_TASK DETAILS_
Make an exact copy of all the entries, with the pictures left out.
GIVEN RECORDS: Begin
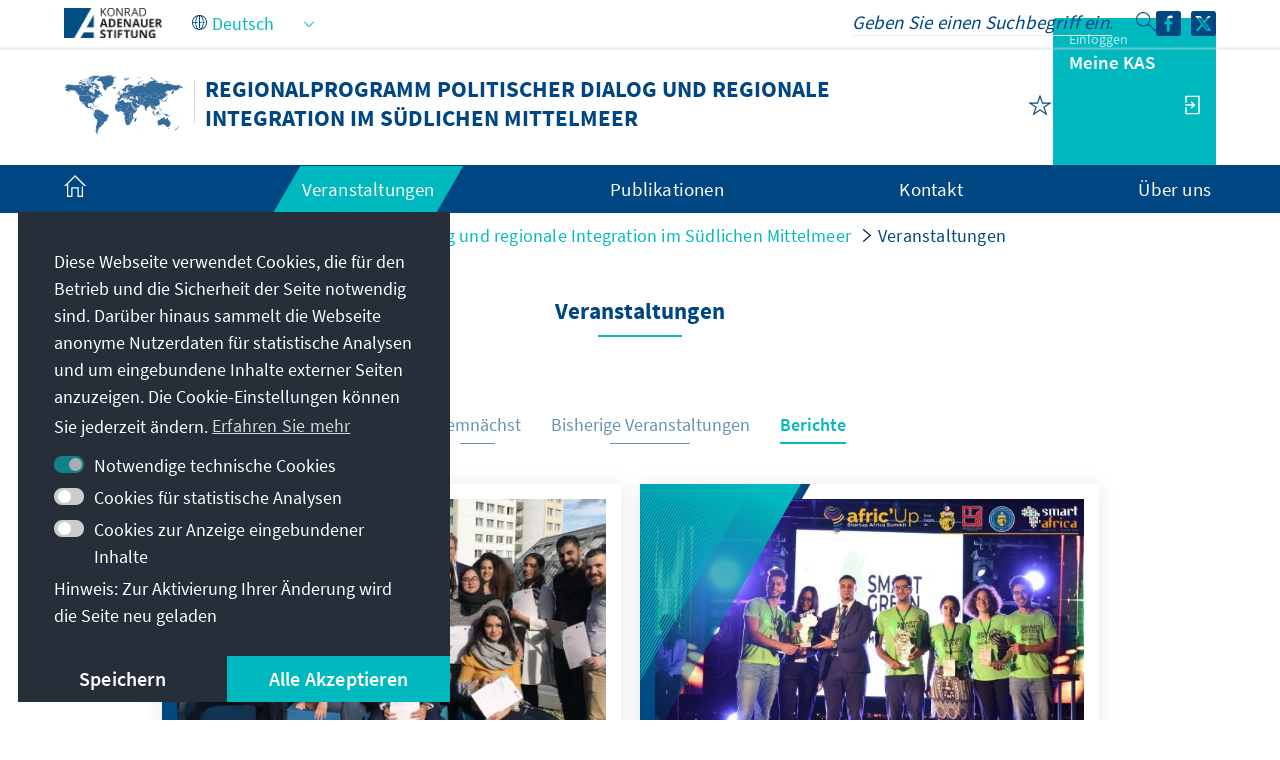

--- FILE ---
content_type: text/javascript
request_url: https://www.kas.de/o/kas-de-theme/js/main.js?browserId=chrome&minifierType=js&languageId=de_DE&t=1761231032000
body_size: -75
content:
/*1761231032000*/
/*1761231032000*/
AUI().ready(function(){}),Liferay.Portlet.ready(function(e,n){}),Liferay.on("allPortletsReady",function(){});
GIVEN RECORDS: End
_TASK ANSWER_
--- FILE ---
content_type: text/javascript
request_url: https://www.kas.de/o/kas-de-theme/js/main.js?browserId=chrome&minifierType=js&languageId=de_DE&t=1761231032000
body_size: -75
content:
/*1761231032000*/
/*1761231032000*/
AUI().ready(function(){}),Liferay.Portlet.ready(function(e,n){}),Liferay.on("allPortletsReady",function(){});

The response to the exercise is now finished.